Aim 3

Generate structural predictions of target binding to identify and optimize antibiotic leads

One of the most common approaches in antibiotic discovery is to screen for compounds that bind to specific, highly relevant bacterial targets (typically an important protein). To pursue this, we will use DNA-encoded compound libraries (DELs), which allow for simultaneous testing of the binding properties of millions of compounds at once, against a given bacterial target. This approach uses DNA barcoding to tag different compounds with unique DNA tags. These DNA-tagged compound libraries can then be applied to the relevant bacterial target purified from bacterial cells. Compounds that specifically bind to the target of interest can subsequently be identified using their DNA tags, allowing millions of compounds to be screened at once.

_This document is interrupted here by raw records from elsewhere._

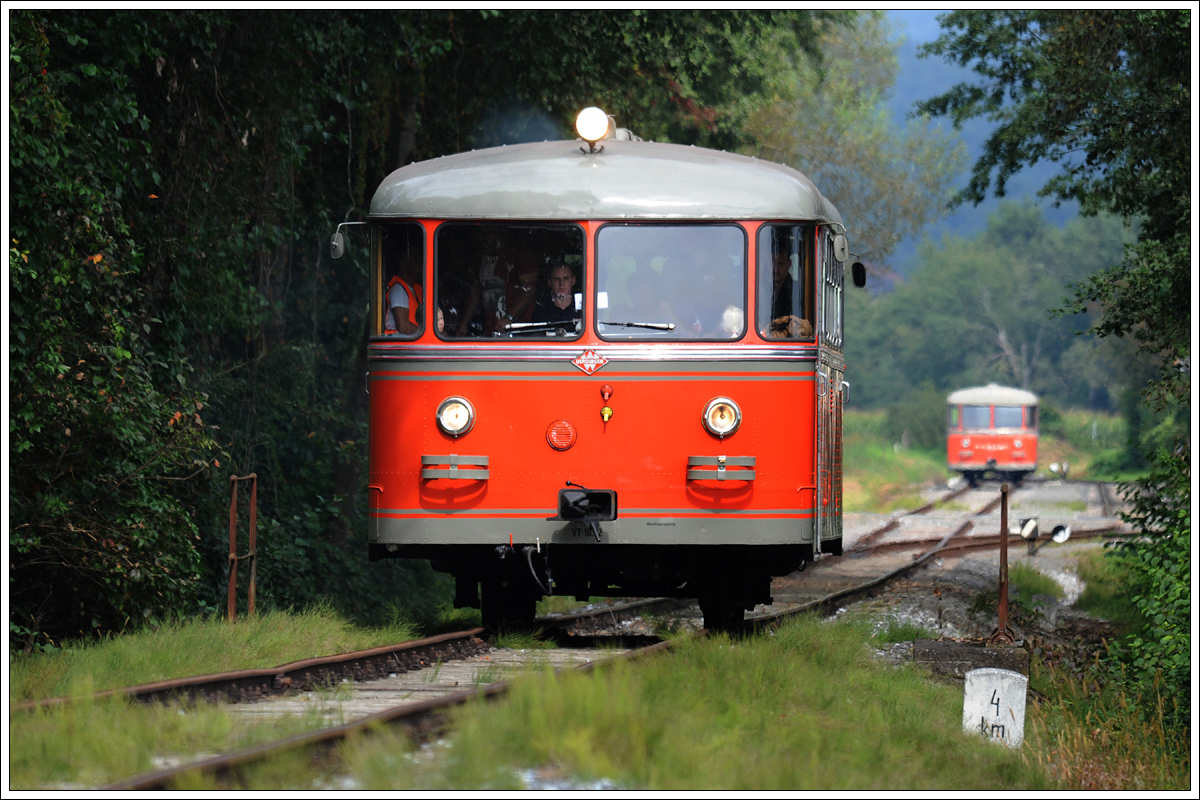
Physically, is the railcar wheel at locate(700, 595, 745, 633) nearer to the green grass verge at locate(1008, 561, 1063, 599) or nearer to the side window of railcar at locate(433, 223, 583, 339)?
the side window of railcar at locate(433, 223, 583, 339)

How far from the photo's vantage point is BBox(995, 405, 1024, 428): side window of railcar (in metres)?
45.5

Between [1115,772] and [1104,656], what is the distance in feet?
20.2

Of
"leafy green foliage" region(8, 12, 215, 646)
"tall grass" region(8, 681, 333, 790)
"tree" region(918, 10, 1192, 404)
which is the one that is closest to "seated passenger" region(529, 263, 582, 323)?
"leafy green foliage" region(8, 12, 215, 646)

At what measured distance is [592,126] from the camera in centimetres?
1005

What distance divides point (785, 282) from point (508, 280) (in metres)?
1.75

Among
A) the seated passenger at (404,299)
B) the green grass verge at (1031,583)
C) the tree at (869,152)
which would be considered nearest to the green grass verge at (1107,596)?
the green grass verge at (1031,583)

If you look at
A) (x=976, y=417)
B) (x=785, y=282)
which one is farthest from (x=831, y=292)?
(x=976, y=417)

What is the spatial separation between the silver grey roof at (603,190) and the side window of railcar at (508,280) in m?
0.13

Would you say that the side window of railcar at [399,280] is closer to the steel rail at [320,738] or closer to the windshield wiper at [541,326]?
the windshield wiper at [541,326]

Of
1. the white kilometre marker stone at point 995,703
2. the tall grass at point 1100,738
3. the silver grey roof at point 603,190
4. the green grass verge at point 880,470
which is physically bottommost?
the green grass verge at point 880,470

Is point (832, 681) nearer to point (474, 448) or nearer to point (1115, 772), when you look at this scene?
point (1115, 772)

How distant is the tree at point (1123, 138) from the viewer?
13281mm

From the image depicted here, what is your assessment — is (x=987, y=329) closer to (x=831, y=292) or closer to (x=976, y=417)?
(x=976, y=417)

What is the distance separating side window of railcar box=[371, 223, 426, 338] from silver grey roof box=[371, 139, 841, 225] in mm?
141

To design our DNA-encoded compound libraries, we will rely on predictions from the generative drug design models to narrow the search to relevant areas of chemical space for binding to a given target, based on the target’s 3D structure. Experimental data on the binding affinities of these in silico drug predictions to the bacterial target will then be used to further train the models, to improve their subsequent predictions.

As our models progressively develop abstract representations of the 3D structures of compounds and targets and their binding affinities, they may also be used to optimize the structure-activity relationships of promising leads further downstream. This process relies on exploring minor chemical modifications of the lead compound to optimize its efficacy, pharmacokinetics, toxicity profile, etc, to exploit the chemical space surrounding an effective drug design.

Image: Graphical overview of the DNA-encoded compound library screening approach for identifying compounds that bind to a specific bacterial target.